Heldinnen – früher und heute

Es gibt Mitarbeiterinnen und Mitarbeiter in unserem Hotel, die so lange bei uns sind, dass sie praktisch „zum Inventar” gehören. So lange, dass sie zum guten Ton des Hauses zählen und zur Familie gehören. Wertvolle Menschen, ohne die unser Hotel einfach unvorstellbar wäre. Wie die erfahrene Buchhalterin und Personalverantwortliche Jutta Pieper und unsere sorgfältige Wäschereileiterin Mary Mertens.

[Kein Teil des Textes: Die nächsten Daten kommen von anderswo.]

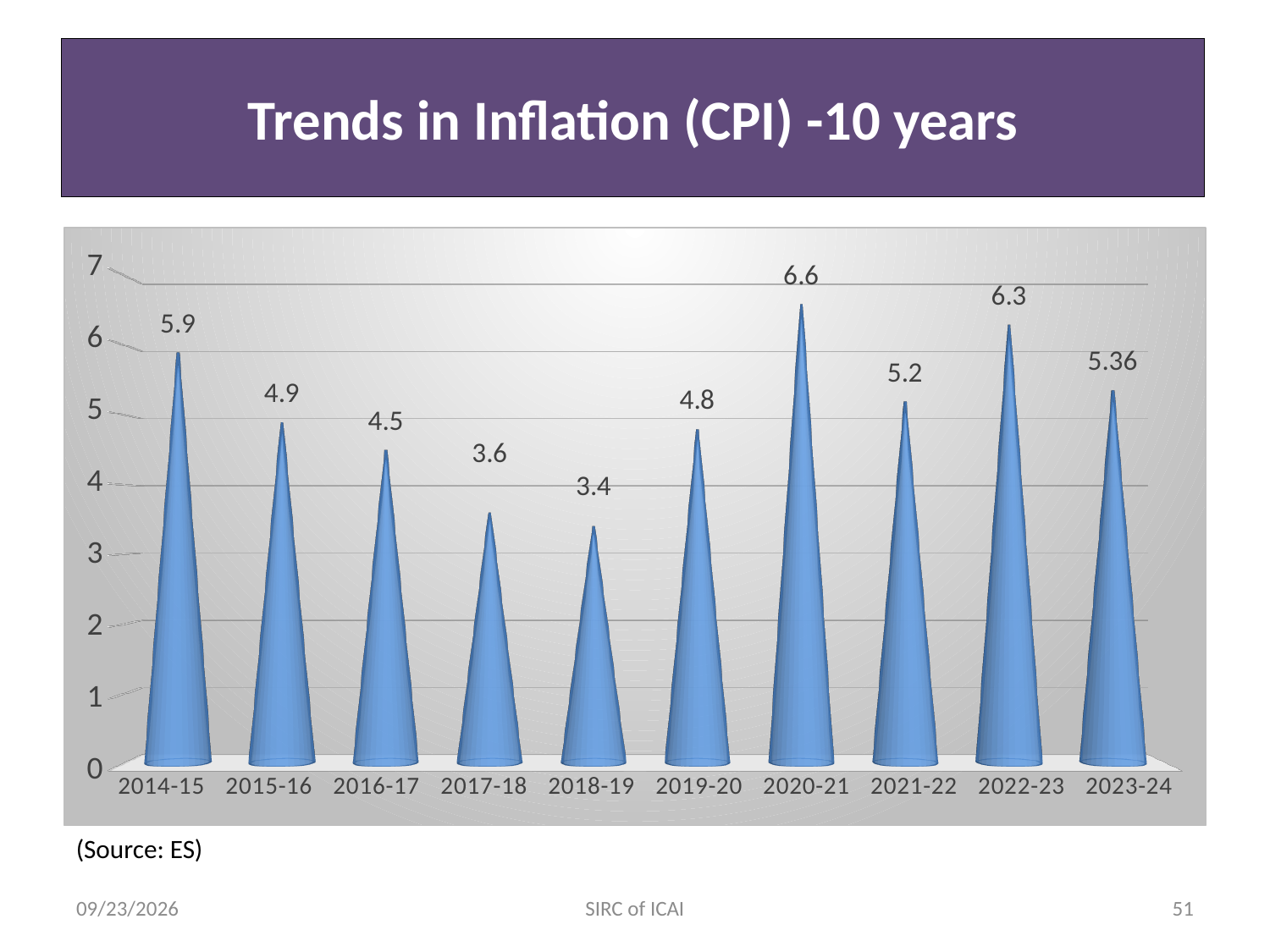
What is the CPI inflation value for 2023-24? 5.36 What is the title of the chart? Trends in Inflation (CPI) -10 years Which is larger, the CPI inflation value for 2015-16 or for 2019-20? 2015-16 What kind of chart is shown on the slide? bar chart Do the CPI inflation values rise or fall from 2014-15 to 2018-19? fall What is the CPI inflation value for 2018-19? 3.4 How many years are shown on the chart? 10 What is the CPI inflation value for 2014-15? 5.9 Is the CPI inflation value for 2022-23 greater or less than 6? greater What is the difference between the CPI inflation values for 2020-21 and 2018-19? 3.2 Which year has the lowest CPI inflation value? 2018-19 Which year has the highest CPI inflation value? 2020-21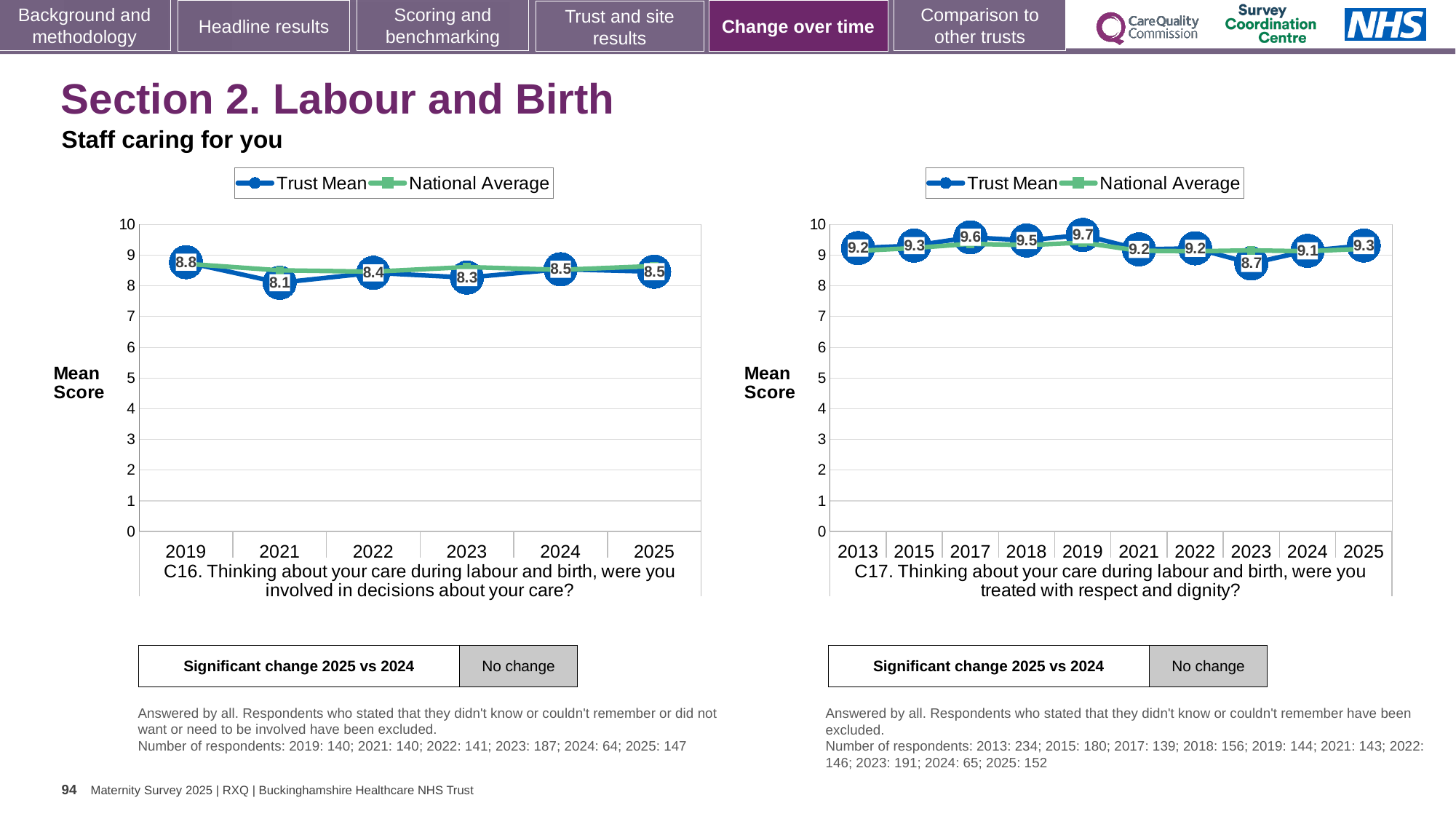
In the C17 chart (right), is the Trust Mean score for 2017 larger or smaller than the score for 2018? larger How many series does the legend of the C17 chart (right) list? 2 In the C17 chart (right), how many years are shown on the x axis? 10 In the C16 chart (left), what is the Trust Mean score for 2019? 8.8 In the C17 chart (right), what is the Trust Mean score for 2019? 9.7 In the C16 chart (left), which year has the highest Trust Mean score? 2019 In the C16 chart (left), how many years are shown on the x axis? 6 In the C16 chart (left), what is the Trust Mean score for 2021? 8.1 In the C17 chart (right), which year has the lowest Trust Mean score? 2023 In the C16 chart (left), which year has the lowest Trust Mean score? 2021 In the C16 chart (left), what is the difference between the Trust Mean scores for 2019 and 2021? 0.7 In the C17 chart (right), what is the Trust Mean score for 2023? 8.7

„Nach meinem Schulabschluss wollte ich unbedingt Hotelfachfrau werden. Natürlich nur im Hotel Deimann – das war für mich als Sauerländerin sonnenklar!“ Frau Pieper lacht. „Als es dann geklappt hat, war ich begeistert: Die Stimmung unter den Auszubildenden war großartig, der Kontakt zu den Gästen sehr nett. Ich erinnere mich gern an diese herrlichen Jahre zurück.“

Darauf erzählt Frau Mertens, dass sie über ihre Schwiegermutter, die frühere Wäschereileiterin, zum Hotel Deimann gekommen sei. „Weißt du noch, damals lag die Wäscherei in einem anderen Gebäudetrakt, da haben wir uns nicht so oft gesehen. Heute treffen wir uns fast täglich zu Besprechungen oder auch einfach, um uns einen schönen Tag zu wünschen“, sagt Mary Mertens lächelnd. „Ja, das ist unser kleines Ritual geworden!“, stimmt Jutta Pieper zu.

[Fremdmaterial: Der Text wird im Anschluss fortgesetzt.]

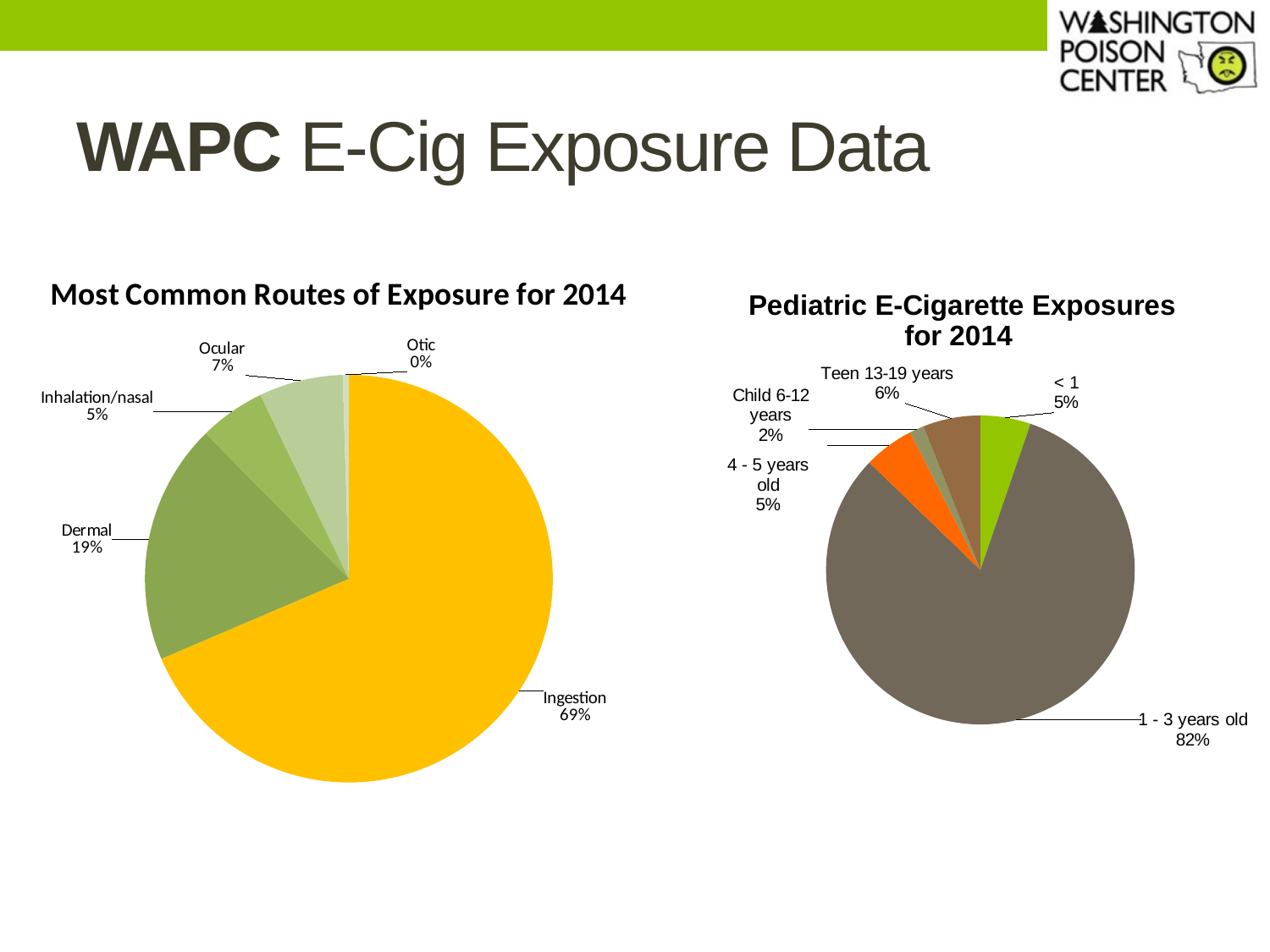
In the 'Pediatric E-Cigarette Exposures for 2014' chart, which age group has the largest share? 1 - 3 years old In the 'Most Common Routes of Exposure for 2014' chart, which route has the smallest share? Otic In the 'Pediatric E-Cigarette Exposures for 2014' chart, what is the value for Teen 13-19 years? 6% In the 'Most Common Routes of Exposure for 2014' chart, which is larger, Ocular or Inhalation/nasal? Ocular In the 'Most Common Routes of Exposure for 2014' chart, what share does Ingestion have? 69% In the 'Most Common Routes of Exposure for 2014' chart, how many routes of exposure are shown? 5 In the 'Pediatric E-Cigarette Exposures for 2014' chart, how many age groups are shown? 5 What kind of chart is 'Pediatric E-Cigarette Exposures for 2014'? Pie chart In the 'Most Common Routes of Exposure for 2014' chart, what is the value for Dermal? 19% In the 'Pediatric E-Cigarette Exposures for 2014' chart, which age group has the smallest share? Child 6-12 years In the 'Most Common Routes of Exposure for 2014' chart, what is the difference between Dermal and Ocular? 12% In the 'Pediatric E-Cigarette Exposures for 2014' chart, what is the difference between 1 - 3 years old and Teen 13-19 years? 76%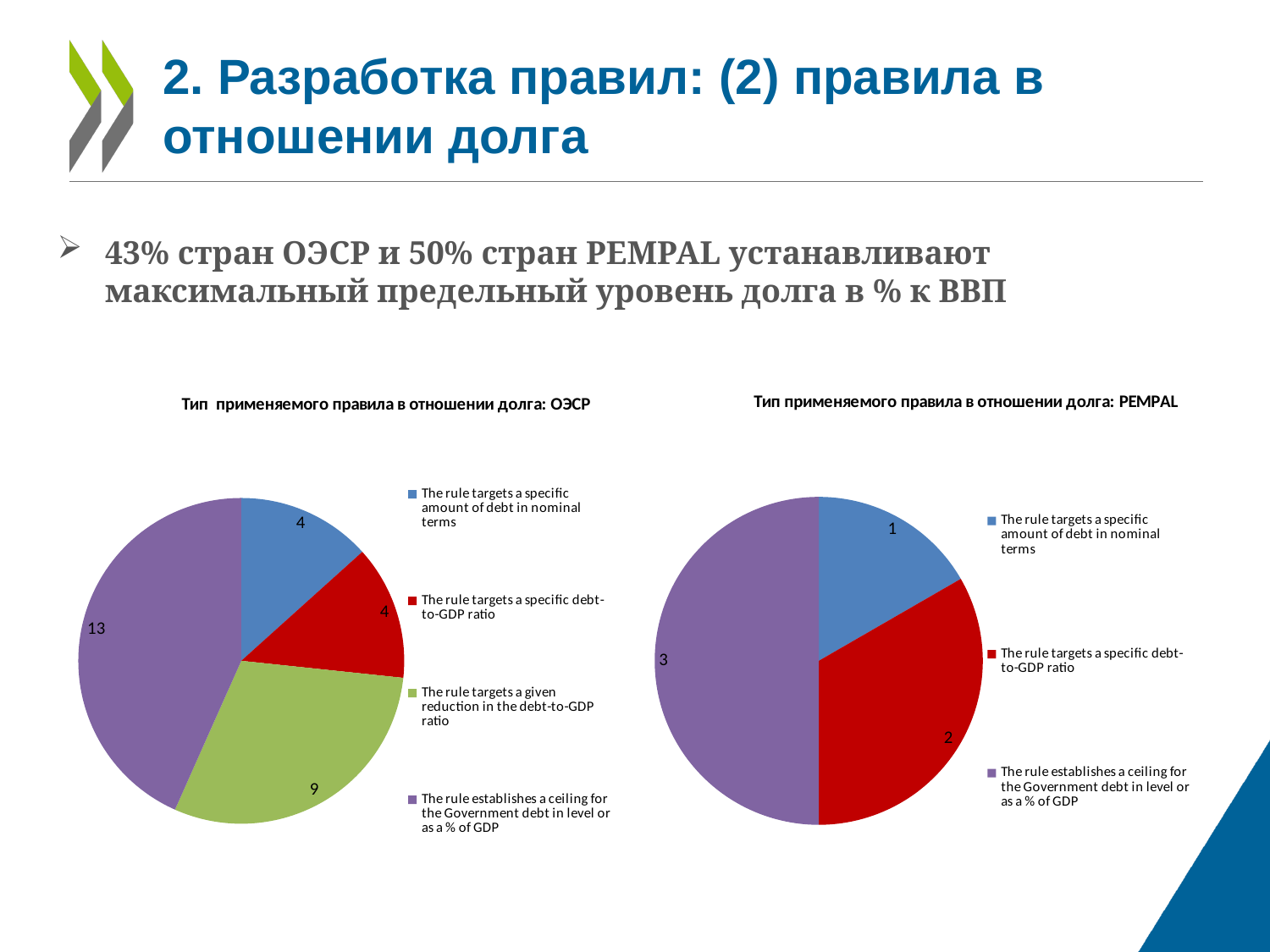
In the ОЭСР pie chart, what is the value for 'The rule targets a given reduction in the debt-to-GDP ratio'? 9 In the PEMPAL pie chart, what is the value for 'The rule targets a specific debt-to-GDP ratio'? 2 In the ОЭСР pie chart, what is the difference between the value for the ceiling on Government debt and the value for a given reduction in the debt-to-GDP ratio? 4 In the PEMPAL pie chart, what is the value for 'The rule targets a specific amount of debt in nominal terms'? 1 How many entries does the legend of the ОЭСР pie chart list? 4 In the ОЭСР pie chart, which category has the largest slice? The rule establishes a ceiling for the Government debt in level or as a % of GDP What type of chart is used on the left, titled 'Тип применяемого правила в отношении долга: ОЭСР'? pie chart In the PEMPAL pie chart, which category has the smallest slice? The rule targets a specific amount of debt in nominal terms In the PEMPAL pie chart, what share of the pie does 'The rule establishes a ceiling for the Government debt in level or as a % of GDP' represent? 50% In the ОЭСР pie chart, is the value for 'The rule targets a specific debt-to-GDP ratio' larger or smaller than the value for 'The rule targets a given reduction in the debt-to-GDP ratio'? smaller In the ОЭСР pie chart, what is the value for 'The rule establishes a ceiling for the Government debt in level or as a % of GDP'? 13 How many slices does the PEMPAL pie chart have? 3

„Im Laufe der Jahre hat sich aber nicht nur der Standort der Wäscherei geändert. Durch die Entwicklung des Hotels zum Wellnesshotel waschen wir heute auch deutlich mehr“, ergänzt Frau Mertens. „Da bin ich froh, dass inzwischen vieles automatisch abläuft, was früher noch mit der Hand gemacht werden musste. Einem Gerät bin ich aber über all die Jahre treu geblieben: meiner Mangel! An der stand ich von Anfang an am liebsten und das ist bis heute so geblieben.“

„Und ich liebe an meinem Beruf die Abwechslung“, sagt Frau Pieper. „Weißt du, viele denken ja, die Buchhaltung ist langweilig. Aber das stimmt gar nicht! Meine Aufgaben sind vielseitig und interessant, ich bin immer im Austausch mit den Kollegen und auch direkt mit Familie Deimann. Das ist toll – sie sind so offen für Ideen, man kann einfach alles ansprechen.

Als Personalverantwortliche sehe ich das auch bei den Mitarbeitern und Kollegen: Wir können alle miteinander reden, Fragen und Wünsche besprechen und entwickeln uns gemeinsam
immer weiter.“ „Ja, genau deshalb wächst man über die Zeit auch so eng mit der Familie und dem Hotel zusammen“, stimmt Mary Mertens zu und Jutta Pieper bekräftigt:

„Es ist wunderbar, in einem Familienbetrieb zu arbeiten. Alles läuft ganz direkt und sehr persönlich ab. Außerdem arbeiten wir auch noch dort, wo andere Urlaub machen!“

Und da geraten beide ins Schwärmen – von den Radtouren ums Hotel, von Ausflügen zur Knollenhütte, von Betriebsfesten in der Region und vielen vielen weiteren wunderbaren, gemeinsamen Erlebnissen.